In terms of watts, I doubt any change. It is supposed here on the forum the tension could be reduced on the CDX since the belt can't walk off. I contend the belt tension should still be nearly as high for the teeth to ride / engage correctly with the sproket. The wedge shaped teeth could watermelon seed up on the sproket, ride high and wear more quickly at too low a tension. One might argue slightly less belt tension results in slightly less pressure on bearings and give you another watt. But I suspect the tension induced by the captain, which is far more than the tension in the belt, over rides that model.
You might also have the freedom to run the belt off center, with the front or rear closer to the frame that the other. Mine for instance is 29mm in back and just over 30mm in front. The belt remains on, while minimizing the bottom tube bending. I would not do the belt much out of aling for concern about the angle wearing funny. But a little is fine.

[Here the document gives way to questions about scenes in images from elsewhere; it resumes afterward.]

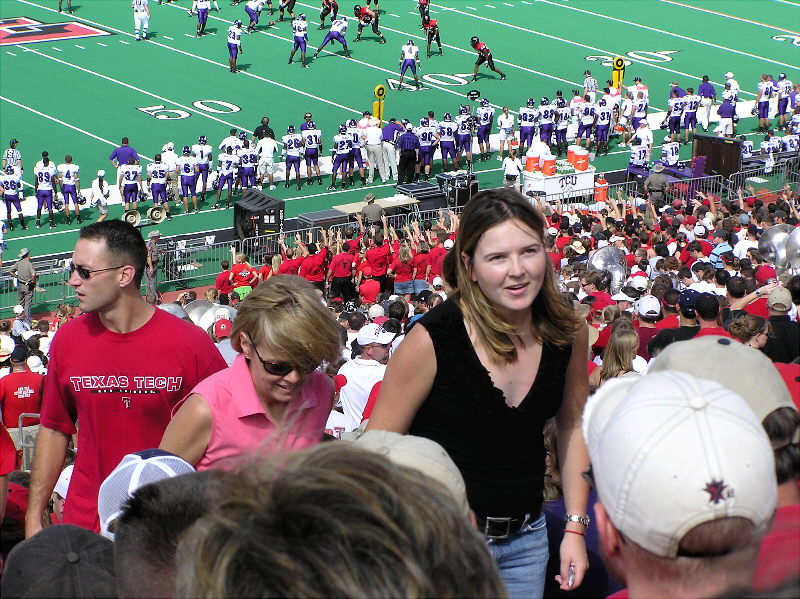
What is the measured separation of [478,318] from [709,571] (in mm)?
1374

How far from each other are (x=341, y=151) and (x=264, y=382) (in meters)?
20.4

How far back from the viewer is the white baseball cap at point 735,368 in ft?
8.48

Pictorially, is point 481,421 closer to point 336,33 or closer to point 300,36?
point 300,36

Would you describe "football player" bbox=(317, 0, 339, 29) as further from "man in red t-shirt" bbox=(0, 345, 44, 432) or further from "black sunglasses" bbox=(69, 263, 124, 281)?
"black sunglasses" bbox=(69, 263, 124, 281)

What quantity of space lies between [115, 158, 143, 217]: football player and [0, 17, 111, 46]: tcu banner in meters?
12.2

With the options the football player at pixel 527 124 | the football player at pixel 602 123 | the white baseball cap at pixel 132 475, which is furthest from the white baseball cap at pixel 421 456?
the football player at pixel 602 123

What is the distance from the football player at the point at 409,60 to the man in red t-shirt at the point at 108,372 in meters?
25.6

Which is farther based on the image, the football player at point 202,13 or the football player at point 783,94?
the football player at point 202,13

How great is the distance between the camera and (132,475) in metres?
2.83

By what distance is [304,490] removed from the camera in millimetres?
1490

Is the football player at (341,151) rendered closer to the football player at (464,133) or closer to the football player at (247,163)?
the football player at (247,163)

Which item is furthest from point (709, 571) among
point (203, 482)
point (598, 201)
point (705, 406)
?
point (598, 201)

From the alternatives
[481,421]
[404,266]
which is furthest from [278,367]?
[404,266]

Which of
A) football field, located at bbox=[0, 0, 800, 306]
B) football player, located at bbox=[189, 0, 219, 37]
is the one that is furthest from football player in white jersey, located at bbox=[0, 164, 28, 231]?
football player, located at bbox=[189, 0, 219, 37]
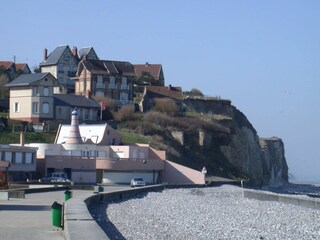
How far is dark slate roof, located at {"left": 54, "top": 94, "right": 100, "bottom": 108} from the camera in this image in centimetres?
8756

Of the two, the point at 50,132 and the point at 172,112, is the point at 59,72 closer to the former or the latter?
the point at 172,112

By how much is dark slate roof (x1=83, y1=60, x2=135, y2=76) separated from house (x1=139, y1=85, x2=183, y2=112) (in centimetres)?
406

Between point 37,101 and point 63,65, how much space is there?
2460cm

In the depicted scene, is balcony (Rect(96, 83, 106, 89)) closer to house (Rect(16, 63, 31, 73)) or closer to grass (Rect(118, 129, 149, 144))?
grass (Rect(118, 129, 149, 144))

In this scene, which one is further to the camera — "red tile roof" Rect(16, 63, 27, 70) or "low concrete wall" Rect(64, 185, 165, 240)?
"red tile roof" Rect(16, 63, 27, 70)

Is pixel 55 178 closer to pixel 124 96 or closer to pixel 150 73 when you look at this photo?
pixel 124 96

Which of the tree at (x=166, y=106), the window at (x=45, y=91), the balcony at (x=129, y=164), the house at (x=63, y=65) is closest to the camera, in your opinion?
the balcony at (x=129, y=164)

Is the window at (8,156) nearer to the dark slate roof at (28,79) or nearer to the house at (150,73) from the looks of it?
the dark slate roof at (28,79)

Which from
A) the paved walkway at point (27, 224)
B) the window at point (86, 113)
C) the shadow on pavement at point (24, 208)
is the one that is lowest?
the shadow on pavement at point (24, 208)

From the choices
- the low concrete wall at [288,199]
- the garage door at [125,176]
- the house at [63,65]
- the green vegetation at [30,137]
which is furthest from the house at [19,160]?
the house at [63,65]

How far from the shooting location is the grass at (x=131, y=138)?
84.8 m

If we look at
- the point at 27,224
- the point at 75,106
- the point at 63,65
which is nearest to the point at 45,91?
the point at 75,106

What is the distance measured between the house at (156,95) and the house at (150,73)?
24.7ft

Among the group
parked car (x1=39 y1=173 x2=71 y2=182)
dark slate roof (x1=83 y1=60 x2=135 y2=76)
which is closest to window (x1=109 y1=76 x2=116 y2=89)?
dark slate roof (x1=83 y1=60 x2=135 y2=76)
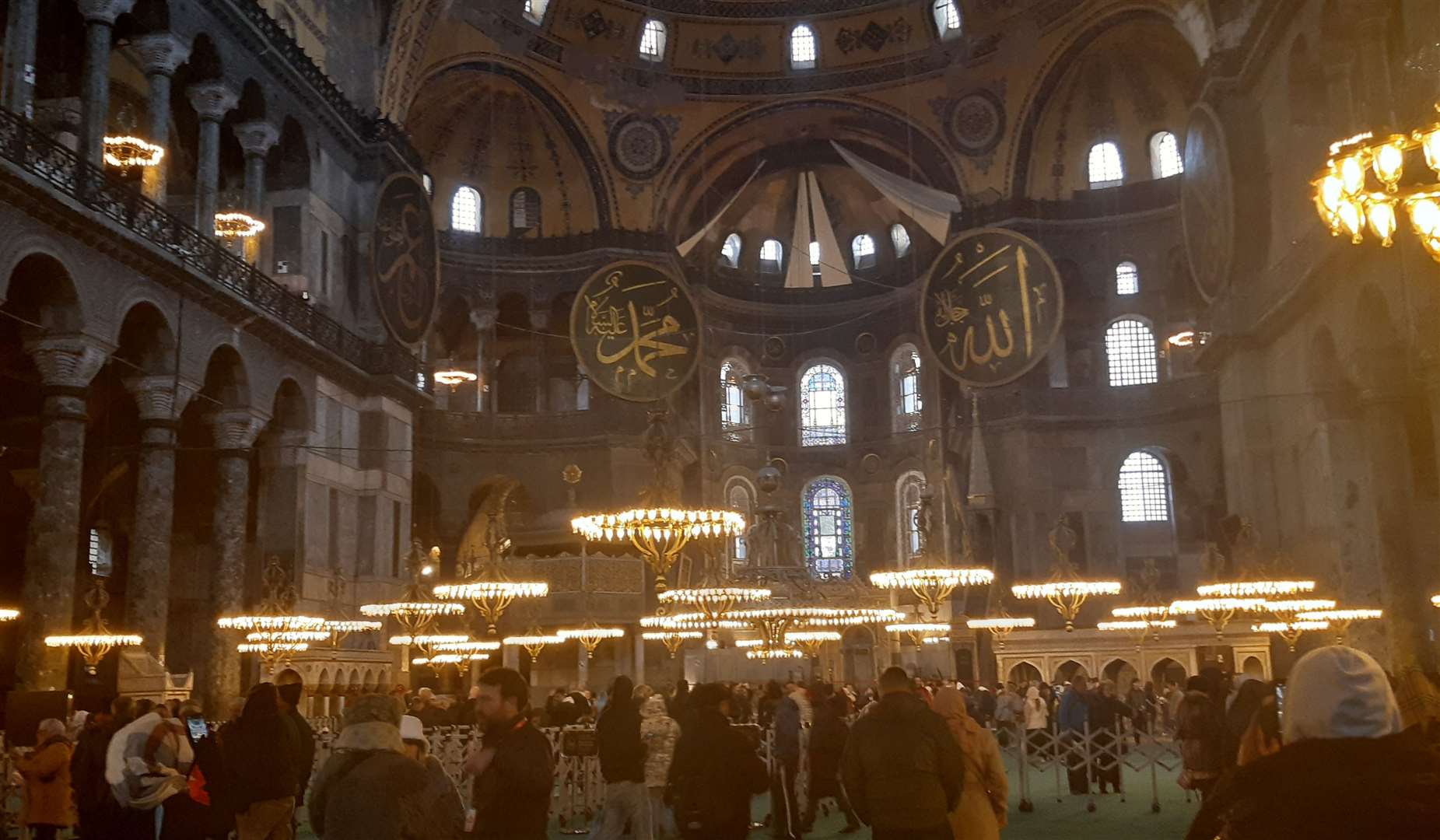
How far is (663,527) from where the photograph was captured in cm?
1270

The new Gates Center track belt drive came today. It took less than an hour to install it and tension the belt using the iPhone app.

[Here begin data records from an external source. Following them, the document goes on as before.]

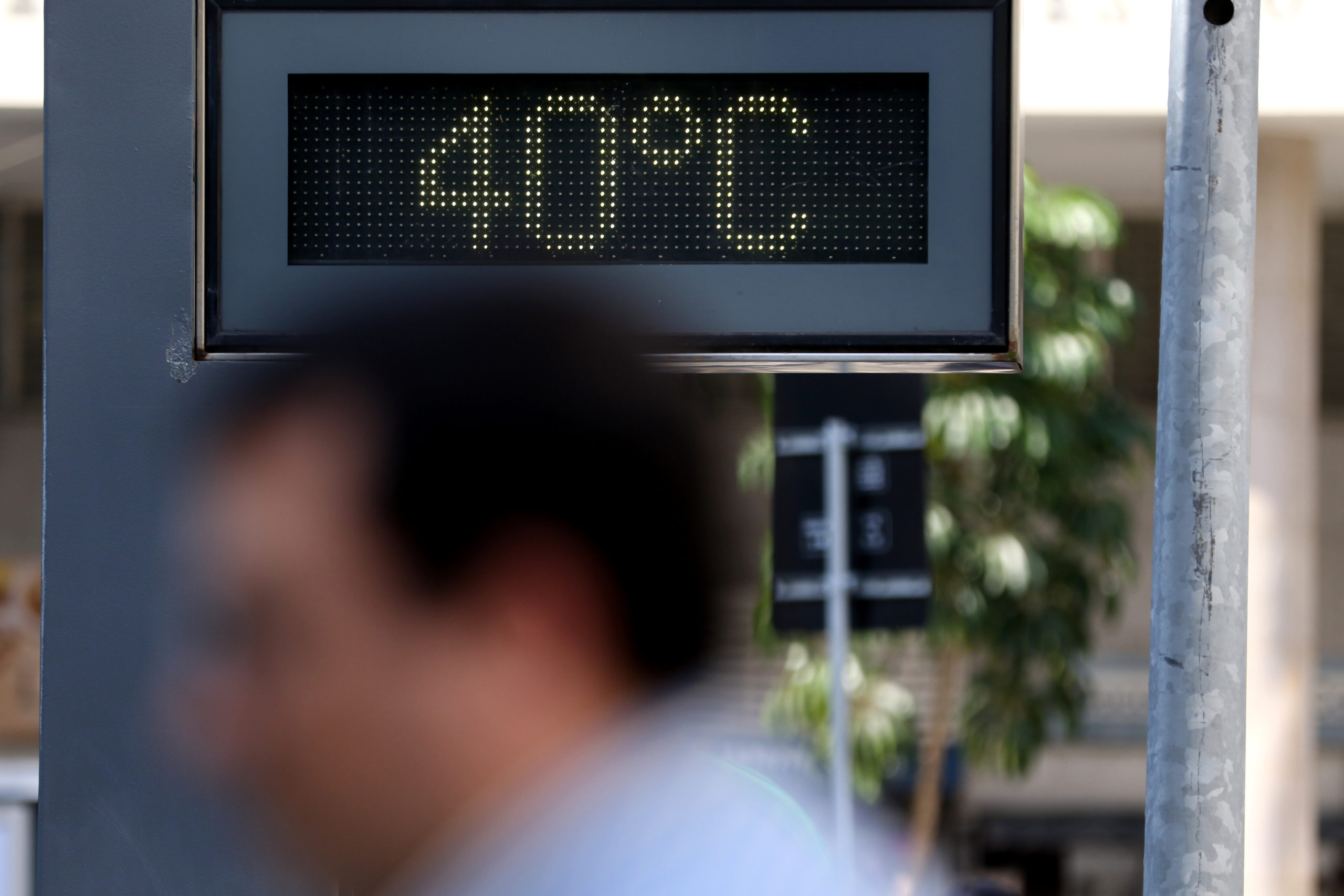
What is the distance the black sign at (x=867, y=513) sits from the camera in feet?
14.6

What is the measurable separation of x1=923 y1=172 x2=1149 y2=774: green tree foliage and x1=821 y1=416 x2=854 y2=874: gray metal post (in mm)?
1012

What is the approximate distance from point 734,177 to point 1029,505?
14.1ft

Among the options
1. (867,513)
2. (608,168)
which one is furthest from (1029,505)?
(608,168)

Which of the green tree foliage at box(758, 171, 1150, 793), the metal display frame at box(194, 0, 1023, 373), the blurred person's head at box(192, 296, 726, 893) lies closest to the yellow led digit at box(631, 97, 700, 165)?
the metal display frame at box(194, 0, 1023, 373)

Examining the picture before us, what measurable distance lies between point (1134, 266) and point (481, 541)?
9276mm

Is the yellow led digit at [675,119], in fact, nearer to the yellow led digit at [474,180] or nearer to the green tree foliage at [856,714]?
the yellow led digit at [474,180]

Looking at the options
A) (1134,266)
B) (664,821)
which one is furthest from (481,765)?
(1134,266)

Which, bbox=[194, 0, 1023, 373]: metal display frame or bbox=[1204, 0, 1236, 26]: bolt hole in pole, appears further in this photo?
bbox=[1204, 0, 1236, 26]: bolt hole in pole

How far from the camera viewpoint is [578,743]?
1.86 metres

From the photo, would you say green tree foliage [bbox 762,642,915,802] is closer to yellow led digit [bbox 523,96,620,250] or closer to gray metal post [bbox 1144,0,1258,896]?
gray metal post [bbox 1144,0,1258,896]

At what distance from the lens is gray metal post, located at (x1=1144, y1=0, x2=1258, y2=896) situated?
6.28 ft

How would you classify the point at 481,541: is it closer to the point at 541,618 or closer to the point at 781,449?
the point at 541,618

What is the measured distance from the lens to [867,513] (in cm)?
450

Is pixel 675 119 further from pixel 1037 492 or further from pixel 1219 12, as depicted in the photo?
pixel 1037 492
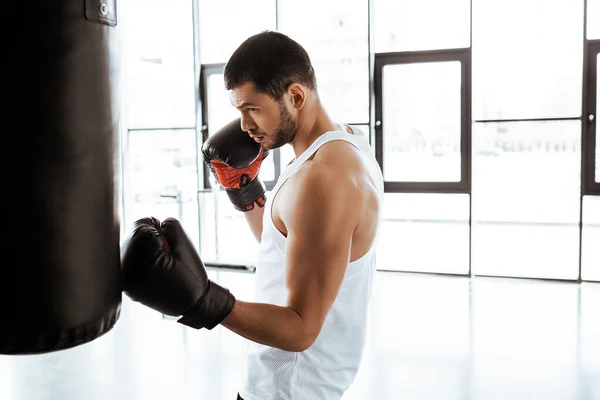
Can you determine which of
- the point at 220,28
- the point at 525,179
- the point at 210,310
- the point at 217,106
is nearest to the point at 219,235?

The Wipperman 8 speed chain weighed 426 grams and the Shimano chainrings each weighed 43 grams for a total of 512 grams. The new belt weighs 108 grams and the new chainrings each weigh 86 grams for a total of 280 grams.

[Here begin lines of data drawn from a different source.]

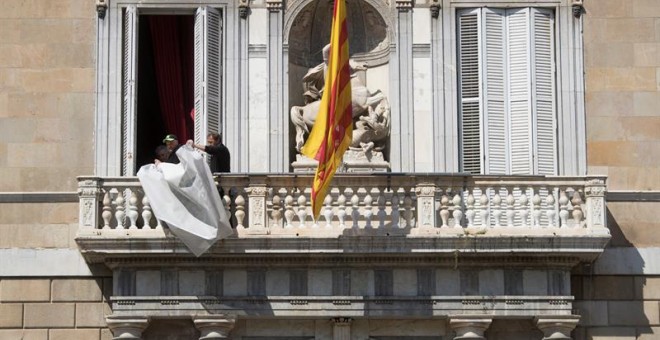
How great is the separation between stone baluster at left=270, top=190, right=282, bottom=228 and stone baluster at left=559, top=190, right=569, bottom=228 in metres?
4.39

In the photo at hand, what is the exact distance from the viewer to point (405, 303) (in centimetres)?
3759

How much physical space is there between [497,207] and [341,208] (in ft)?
8.04

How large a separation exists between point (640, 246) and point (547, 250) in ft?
6.66

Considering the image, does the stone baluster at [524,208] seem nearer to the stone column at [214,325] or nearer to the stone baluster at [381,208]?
the stone baluster at [381,208]

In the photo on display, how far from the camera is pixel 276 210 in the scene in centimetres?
3788

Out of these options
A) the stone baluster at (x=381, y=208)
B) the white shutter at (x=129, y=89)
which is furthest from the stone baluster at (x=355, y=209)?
the white shutter at (x=129, y=89)

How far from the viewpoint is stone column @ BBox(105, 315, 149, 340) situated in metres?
37.4

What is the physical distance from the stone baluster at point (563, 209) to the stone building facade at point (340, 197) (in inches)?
2.7

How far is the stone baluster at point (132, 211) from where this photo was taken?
3769cm

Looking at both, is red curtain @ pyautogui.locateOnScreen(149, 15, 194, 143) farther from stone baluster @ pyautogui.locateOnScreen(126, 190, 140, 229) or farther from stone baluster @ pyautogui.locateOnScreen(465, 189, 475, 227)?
stone baluster @ pyautogui.locateOnScreen(465, 189, 475, 227)

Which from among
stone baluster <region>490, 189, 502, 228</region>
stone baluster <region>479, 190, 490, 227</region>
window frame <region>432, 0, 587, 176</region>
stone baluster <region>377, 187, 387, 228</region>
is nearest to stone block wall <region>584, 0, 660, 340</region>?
window frame <region>432, 0, 587, 176</region>

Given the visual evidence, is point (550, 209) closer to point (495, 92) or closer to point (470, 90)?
point (495, 92)

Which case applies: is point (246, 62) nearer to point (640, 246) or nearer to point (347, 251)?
point (347, 251)

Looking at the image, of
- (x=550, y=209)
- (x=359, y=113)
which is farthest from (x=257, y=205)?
(x=550, y=209)
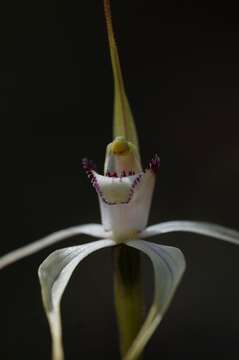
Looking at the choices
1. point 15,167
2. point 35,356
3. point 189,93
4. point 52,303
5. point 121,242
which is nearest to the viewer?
point 52,303

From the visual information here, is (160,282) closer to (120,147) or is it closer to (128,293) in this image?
(128,293)

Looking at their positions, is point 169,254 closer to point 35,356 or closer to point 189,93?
point 35,356

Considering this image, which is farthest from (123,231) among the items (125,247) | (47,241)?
(47,241)

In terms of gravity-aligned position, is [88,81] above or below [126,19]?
below

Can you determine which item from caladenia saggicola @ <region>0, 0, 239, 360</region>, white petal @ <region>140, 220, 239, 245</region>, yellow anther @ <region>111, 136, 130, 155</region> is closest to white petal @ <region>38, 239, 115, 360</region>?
caladenia saggicola @ <region>0, 0, 239, 360</region>

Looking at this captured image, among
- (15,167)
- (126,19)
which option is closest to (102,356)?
(15,167)

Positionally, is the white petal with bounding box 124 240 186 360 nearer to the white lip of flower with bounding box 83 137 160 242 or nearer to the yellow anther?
the white lip of flower with bounding box 83 137 160 242

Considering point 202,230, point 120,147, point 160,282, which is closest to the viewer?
point 160,282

Andy said, "The belt is the exact same belt with a groove cut in to it. It would be less weight if anything. Gates is not going to remake their very expensive mold for the belt for any reason. Someone with both belts handy might weight them for us on this forum."
It is not the same belt, look at the chart that Ritterview posted, the original is 10mm wide and the new one is 12 mm wide
My first two homemade tandems from 50+ years ago were single speeds but utilized RH drive so I guess I am a very early Adopter. LOL! I only see RH drive on modern tandems as a marketing gimmick. There may be a small weight saving but really is there any noticeable gain in performance? For now we will stay with our LH drive, our triple and our 12-27 SRAM fairly close ratio cassette.
And BTW our CDX belt is 12mm wide.
Oh, there is clearly a difference RH drive. I've owned both versions of the Paketa and it's not a gimmick, our times reflect it, and you feel it right away standing on a climb. As do our friends who test do the same test even one ride at a time rather than year over year as we have.
But how much of that stiffness is from the direct load path of the right side drive to the rear wheel, and how much of that is from the tight belt line spacing I can't say. That's why I ask twocycle if he notices his 8mm / 20% change on the same bike, same side, same riders, etc. If I guessed I'd say that would be 1 millimeter or two less defelection on the bottom tube, a small number I suspect. And if he feels that or not is the question. It'd be an interesting experience to hear if that feels any differnt.
At this point, I'm just going on the reasons posted by Paketa and elsewhere that moving the timing side further inboard is technically preferable to outboard, as may help reduce twisting forces on the BB and frame. In case with the Ultegra cranks, the optimal ring alignment is 50/50 anyway (inboard or outboard there is a little compromise either way. Inboard-rear, outboard-front actually worked out better as it required the least amount of shifting the EBB and spacers).
The direct load path of the right hand drive could be an important factor since it would limit the effect of bottom bracket flex. I think that the actual BB shell can flex in addition to any crank axle flex. In addition there should be less friction in the system if that is a factor.
Andy do you have actual data that proves the RH drive has improved your performance. I mean objective not subjective data. Ride the old bike on the same course, same exact conditions and then turn around and ride the new bike under the exact same conditions. This type of data is extremely hard to get and often becomes subjective because of various factors. Wind, temperature, team condition etc.